Field Music, by Alexandria Hall. Ecco Press/Harper Collins, NY, $16.99.
I was first introduced to poet Alexandria Hall in a 2013 music video filmed at Shenanigans, a strip club in White River Junction, VT, that includes a pool hall/bowling alley. (There’s also a no-tell motel located nearby). In the video, the waif-like Hall and her (unseen) band Tooth Ache perform an electronically dreary dirge while she dons the traditional bullfighter’s traje de luces, complete with montera, tassels, and rosy red lipstick. The highlight of the three and a half minute film — titled Matador — are appearances by pole dancing, booty-thumping strippers, and a live bull waiting to lock horns with Hall as she struts across the Shenanigans parking lot. (She’s wearing stilettos instead of brandishing an estoque, the sword matadors plunge into a wounded bull’s hide).
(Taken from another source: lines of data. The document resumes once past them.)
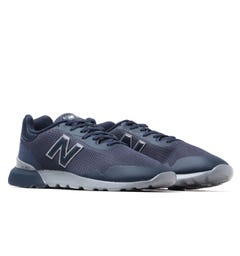 New Balance MS515v1 Navy Mesh Trainers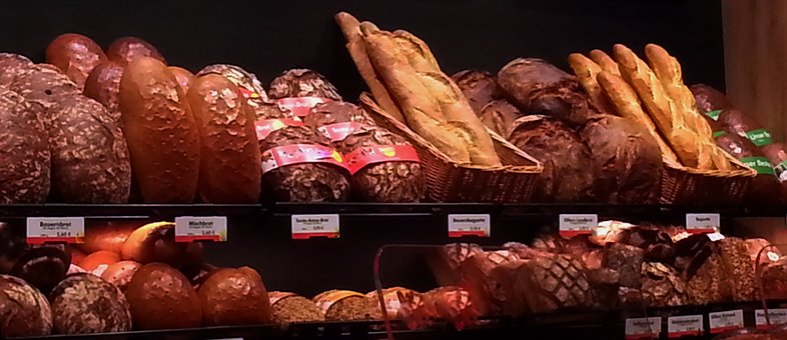 Bread, Pastries, Baked, Fresh, Crispy, Homemade, Loaf
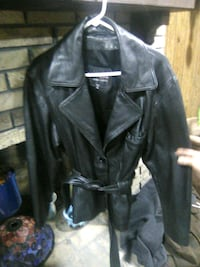 Wilsons XL leather black jacket with belt Loganville, 30052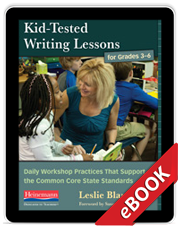 Kid-Tested Writing Lessons for Grades 3-6 (eBook) cover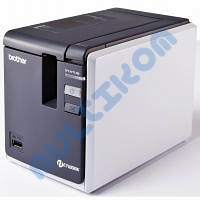 Drukarka do naklejek Brother - PT-9800PCN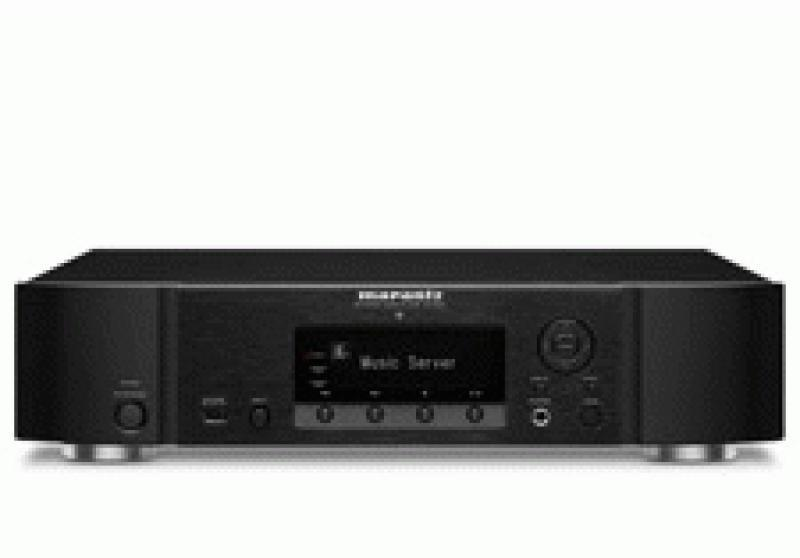 Marantz NA7004 Audio Player Gets Free AirPlay Upgrade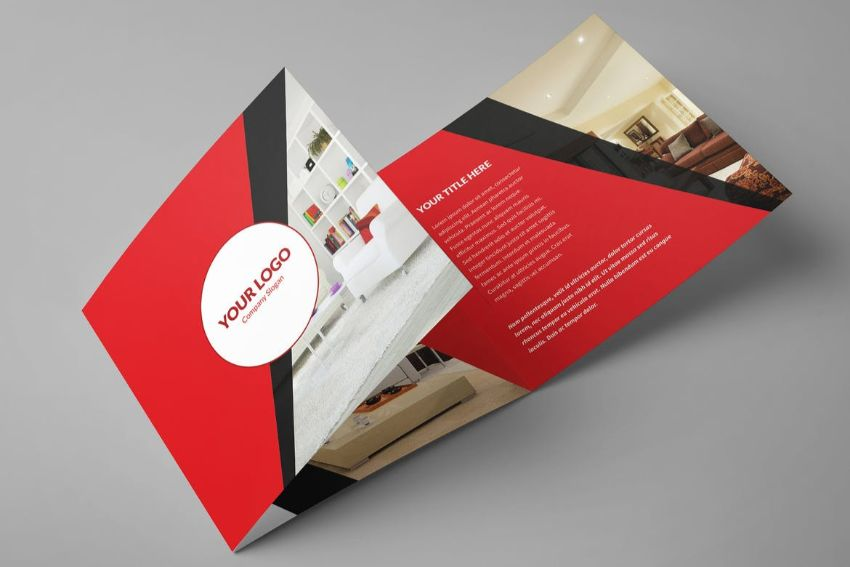 Top 10 InDesign Templates To Show Your Designer Friends
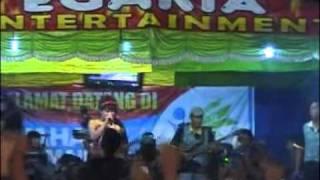 SELERA HATI - JBL.mpg
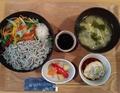 料理メニュー写真特製シラス丼ランチセット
Flash forward seven years later: Hall, still looking rather waif-like, has published an impressive first collection of poetry, Field Music. She’s won a $10,000 National Poetry Series Award. She’s shed her skin as a singer with Tooth Ache and Beth Head, two bands she performed with around Burlington while she was an undergraduate at University of Vermont, and earned an MFA sheepskin from New York University. Her biographical note tells us she is now a Ph.D. student at University of Southern California.
She’s no academic poet, however. This is made clear by the first poem in the collection, “Cowbird,” when she writes: “Nothing ever stays where it ought:/runoff dragged into the river/by summer rains from shit-covered fields–/my thickly perfumed Vermont.”
Hall grew up in Addison County, VT, home to the bucolic town of Ripton (population 400), where Robert Frost wrote his poems in a rustic cabin on his 150-acre farm that abuts Middlebury College’s Bread Loaf campus. But she’s no Frost-wannabe. Hall’s Vermont is a place of trailer homes, goat herders, folks that barely get by and speak in that dry swamp-Yankee drawl: “All night the whimpering hills,” she writes in “On Beauty.” “Transmission on the truck’s broke. Winter pushes my father and his home and his froze-up pipes and piles of scrap to a grater and grates, These gift-basket ideas solve little. Awful nice a ya, wheezes Pa.”
Hall’s work has more in common with the late Vermont poet Hayden Carruth (who lived and taught in Johnson, in the Northeast Kingdom, and wrote about isolation and insanity), than with the two Vermont State Poets, the late Galway Kinnell (who lived in Sheffield), and this year’s Nobel Laureate, Louise Gluck, (who lived and taught in Plainfield). In one of the best poems in her collection, “Practice Test for Insatiable Loneliness,” one can sense Carruth’s influence in the line “If you leave your name and number/my hunger will get back to you as soon as possible.”
Hall’s Vermont is hardscrabble. It is a place that reeks of the aforementioned manure and “skunk … and lilacs.” She writes of the town of Ferrisburgh in “The Lake House”: “At night, when the neighbors’ cows get loose and sashay/around the yard. This trailer’s just a dinghy slapped/ in their waves.” At the poem’s end, she observes: “No one ever knocks/at the door./Occasionally, though, the cows float by.”
Hall’s book also takes readers to New York, Spain, Peru, and Germany; there are homages to poets Elizabeth Bishop and Rainer Maria Rilke. These poems, however, are less successful because they come across as academic exercises — they lack the sense of place so keenly etched in her Vermont poems. When she writes of Addison County in the line, “There was too much moon over the night in Middlebury/so I put a man’s face in front of it, and then I loved/that man,” we are transported to an evening spent rambling across the fields near Frost’s farm in Ripton.
Hall’s first collection suggests her days of living as a chameleon — an artist/performer who gets her kicks from hanging out in dive bars in White River Junction and dressing up as a matador — may be over. The voice in Field Music is disciplined, its cagey earthiness unfailingly engaging our attention. The challenge for Hall will be for her to remain true to her roots. When she ventures onward, she’d be advised to keep in her nostrils — for sustenance and inspiration — the aroma of that “thickly perfumed” fetid Vermont soil.